GCF of 64 and 32
GCF of 64 and 32 is the largest possible number that divides 64 and 32 exactly without any remainder. The factors of 64 and 32 are 1, 2, 4, 8, 16, 32, 64 and 1, 2, 4, 8, 16, 32 respectively. There are 3 commonly used methods to find the GCF of 64 and 32  long division, prime factorization, and Euclidean algorithm.
1.  GCF of 64 and 32 
2.  List of Methods 
3.  Solved Examples 
4.  FAQs 
What is GCF of 64 and 32?
Answer: GCF of 64 and 32 is 32.
Explanation:
The GCF of two nonzero integers, x(64) and y(32), is the greatest positive integer m(32) that divides both x(64) and y(32) without any remainder.
Methods to Find GCF of 64 and 32
Let's look at the different methods for finding the GCF of 64 and 32.
 Prime Factorization Method
 Listing Common Factors
 Long Division Method
GCF of 64 and 32 by Prime Factorization
Prime factorization of 64 and 32 is (2 × 2 × 2 × 2 × 2 × 2) and (2 × 2 × 2 × 2 × 2) respectively. As visible, 64 and 32 have common prime factors. Hence, the GCF of 64 and 32 is 2 × 2 × 2 × 2 × 2 = 32.
GCF of 64 and 32 by Listing Common Factors
 Factors of 64: 1, 2, 4, 8, 16, 32, 64
 Factors of 32: 1, 2, 4, 8, 16, 32
There are 6 common factors of 64 and 32, that are 32, 1, 2, 4, 8, and 16. Therefore, the greatest common factor of 64 and 32 is 32.
GCF of 64 and 32 by Long Division
GCF of 64 and 32 is the divisor that we get when the remainder becomes 0 after doing long division repeatedly.
 Step 1: Divide 64 (larger number) by 32 (smaller number).
 Step 2: Since the remainder = 0, the divisor (32) is the GCF of 64 and 32.
The corresponding divisor (32) is the GCF of 64 and 32.
☛ Also Check:
 GCF of 40 and 60 = 20
 GCF of 84 and 108 = 12
 GCF of 27 and 64 = 1
 GCF of 12 and 9 = 3
 GCF of 6 and 27 = 3
 GCF of 54 and 27 = 27
 GCF of 25 and 35 = 5
GCF of 64 and 32 Examples

Example 1: For two numbers, GCF = 32 and LCM = 64. If one number is 64, find the other number.
Solution:
Given: GCF (y, 64) = 32 and LCM (y, 64) = 64
∵ GCF × LCM = 64 × (y)
⇒ y = (GCF × LCM)/64
⇒ y = (32 × 64)/64
⇒ y = 32
Therefore, the other number is 32. 
Example 2: Find the greatest number that divides 64 and 32 exactly.
Solution:
The greatest number that divides 64 and 32 exactly is their greatest common factor, i.e. GCF of 64 and 32.
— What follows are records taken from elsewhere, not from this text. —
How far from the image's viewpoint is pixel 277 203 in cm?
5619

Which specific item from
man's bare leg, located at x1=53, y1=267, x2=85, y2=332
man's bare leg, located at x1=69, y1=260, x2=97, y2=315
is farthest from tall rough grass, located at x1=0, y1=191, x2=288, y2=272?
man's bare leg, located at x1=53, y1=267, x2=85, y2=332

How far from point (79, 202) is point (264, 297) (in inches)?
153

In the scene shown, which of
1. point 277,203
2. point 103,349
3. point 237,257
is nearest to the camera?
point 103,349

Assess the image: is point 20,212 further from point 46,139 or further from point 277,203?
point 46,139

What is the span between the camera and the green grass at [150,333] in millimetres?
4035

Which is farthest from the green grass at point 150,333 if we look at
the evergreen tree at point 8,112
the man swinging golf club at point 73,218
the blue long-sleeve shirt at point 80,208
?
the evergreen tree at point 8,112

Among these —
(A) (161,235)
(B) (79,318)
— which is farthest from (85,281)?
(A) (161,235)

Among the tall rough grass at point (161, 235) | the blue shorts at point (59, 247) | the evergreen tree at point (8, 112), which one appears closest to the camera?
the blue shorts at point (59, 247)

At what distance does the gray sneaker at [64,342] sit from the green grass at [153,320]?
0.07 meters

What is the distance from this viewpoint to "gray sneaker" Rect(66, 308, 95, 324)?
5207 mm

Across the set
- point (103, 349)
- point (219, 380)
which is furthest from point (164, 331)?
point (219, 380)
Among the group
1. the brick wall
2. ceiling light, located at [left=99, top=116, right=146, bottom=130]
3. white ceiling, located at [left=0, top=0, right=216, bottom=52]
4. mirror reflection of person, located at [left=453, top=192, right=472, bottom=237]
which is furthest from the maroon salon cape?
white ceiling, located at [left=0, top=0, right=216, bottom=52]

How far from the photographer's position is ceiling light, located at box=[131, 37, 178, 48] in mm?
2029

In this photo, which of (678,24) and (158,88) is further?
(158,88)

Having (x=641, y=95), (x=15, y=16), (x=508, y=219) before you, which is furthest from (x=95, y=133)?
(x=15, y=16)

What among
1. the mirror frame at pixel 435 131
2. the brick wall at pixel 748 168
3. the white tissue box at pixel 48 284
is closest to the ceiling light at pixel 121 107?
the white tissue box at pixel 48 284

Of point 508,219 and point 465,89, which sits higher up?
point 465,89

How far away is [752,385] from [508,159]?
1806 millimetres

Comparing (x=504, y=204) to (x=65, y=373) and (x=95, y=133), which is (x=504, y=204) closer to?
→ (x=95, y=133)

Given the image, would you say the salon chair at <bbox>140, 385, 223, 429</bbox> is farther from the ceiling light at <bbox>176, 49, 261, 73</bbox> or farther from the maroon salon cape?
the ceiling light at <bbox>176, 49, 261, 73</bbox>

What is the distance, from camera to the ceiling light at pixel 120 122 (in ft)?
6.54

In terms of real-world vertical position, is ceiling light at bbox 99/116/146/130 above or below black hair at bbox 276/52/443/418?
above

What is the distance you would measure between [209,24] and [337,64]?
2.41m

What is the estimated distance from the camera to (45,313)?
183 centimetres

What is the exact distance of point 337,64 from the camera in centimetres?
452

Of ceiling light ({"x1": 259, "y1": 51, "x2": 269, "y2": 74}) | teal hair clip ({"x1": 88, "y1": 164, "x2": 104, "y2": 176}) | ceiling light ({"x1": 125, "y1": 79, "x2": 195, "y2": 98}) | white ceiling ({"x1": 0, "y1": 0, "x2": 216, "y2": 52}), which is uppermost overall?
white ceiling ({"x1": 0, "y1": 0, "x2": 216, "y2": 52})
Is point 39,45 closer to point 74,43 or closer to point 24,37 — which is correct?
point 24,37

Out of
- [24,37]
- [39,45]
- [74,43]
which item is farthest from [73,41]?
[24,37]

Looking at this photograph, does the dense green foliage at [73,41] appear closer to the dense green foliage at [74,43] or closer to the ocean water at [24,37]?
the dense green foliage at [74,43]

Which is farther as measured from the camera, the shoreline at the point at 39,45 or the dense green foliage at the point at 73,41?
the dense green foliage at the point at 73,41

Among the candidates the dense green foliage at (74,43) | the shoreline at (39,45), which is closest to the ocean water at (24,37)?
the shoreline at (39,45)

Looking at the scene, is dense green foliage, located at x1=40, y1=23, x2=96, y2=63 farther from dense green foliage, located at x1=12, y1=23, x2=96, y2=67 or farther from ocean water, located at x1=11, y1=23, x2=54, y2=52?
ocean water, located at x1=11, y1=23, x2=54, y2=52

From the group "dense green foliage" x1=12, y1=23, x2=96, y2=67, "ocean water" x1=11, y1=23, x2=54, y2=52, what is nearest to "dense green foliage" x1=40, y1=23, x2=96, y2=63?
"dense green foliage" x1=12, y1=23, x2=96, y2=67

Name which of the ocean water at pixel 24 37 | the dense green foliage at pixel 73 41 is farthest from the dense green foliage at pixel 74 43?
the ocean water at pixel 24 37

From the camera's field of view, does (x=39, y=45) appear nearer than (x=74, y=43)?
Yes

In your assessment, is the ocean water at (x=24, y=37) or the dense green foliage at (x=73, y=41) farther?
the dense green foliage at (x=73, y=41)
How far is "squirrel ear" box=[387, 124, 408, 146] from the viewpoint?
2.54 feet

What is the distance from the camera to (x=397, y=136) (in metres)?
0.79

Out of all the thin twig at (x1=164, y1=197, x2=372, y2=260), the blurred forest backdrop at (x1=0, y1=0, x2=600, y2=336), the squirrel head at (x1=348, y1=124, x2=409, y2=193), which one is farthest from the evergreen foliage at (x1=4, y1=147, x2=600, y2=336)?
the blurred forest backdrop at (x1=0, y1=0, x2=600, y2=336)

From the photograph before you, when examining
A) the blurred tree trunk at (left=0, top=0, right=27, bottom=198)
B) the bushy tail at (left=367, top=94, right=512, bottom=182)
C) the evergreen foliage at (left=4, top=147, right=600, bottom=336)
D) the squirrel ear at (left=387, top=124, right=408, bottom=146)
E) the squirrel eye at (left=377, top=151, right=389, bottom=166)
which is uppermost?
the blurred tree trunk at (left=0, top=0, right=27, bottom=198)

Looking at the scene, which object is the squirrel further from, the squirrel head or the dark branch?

⇒ Factors of 64 and 32: Factors of 64 = 1, 2, 4, 8, 16, 32, 64
 Factors of 32 = 1, 2, 4, 8, 16, 32
Therefore, the GCF of 64 and 32 is 32.

Example 3: Find the GCF of 64 and 32, if their LCM is 64.
Solution:
∵ LCM × GCF = 64 × 32
⇒ GCF(64, 32) = (64 × 32)/64 = 32
Therefore, the greatest common factor of 64 and 32 is 32.
FAQs on GCF of 64 and 32
What is the GCF of 64 and 32?
The GCF of 64 and 32 is 32. To calculate the greatest common factor of 64 and 32, we need to factor each number (factors of 64 = 1, 2, 4, 8, 16, 32, 64; factors of 32 = 1, 2, 4, 8, 16, 32) and choose the greatest factor that exactly divides both 64 and 32, i.e., 32.
If the GCF of 32 and 64 is 32, Find its LCM.
GCF(32, 64) × LCM(32, 64) = 32 × 64
Since the GCF of 32 and 64 = 32
⇒ 32 × LCM(32, 64) = 2048
Therefore, LCM = 64
☛ Greatest Common Factor Calculator
What is the Relation Between LCM and GCF of 64, 32?
The following equation can be used to express the relation between Least Common Multiple (LCM) and GCF of 64 and 32, i.e. GCF × LCM = 64 × 32.
How to Find the GCF of 64 and 32 by Long Division Method?
To find the GCF of 64, 32 using long division method, 64 is divided by 32. The corresponding divisor (32) when remainder equals 0 is taken as GCF.
How to Find the GCF of 64 and 32 by Prime Factorization?
To find the GCF of 64 and 32, we will find the prime factorization of the given numbers, i.e. 64 = 2 × 2 × 2 × 2 × 2 × 2; 32 = 2 × 2 × 2 × 2 × 2.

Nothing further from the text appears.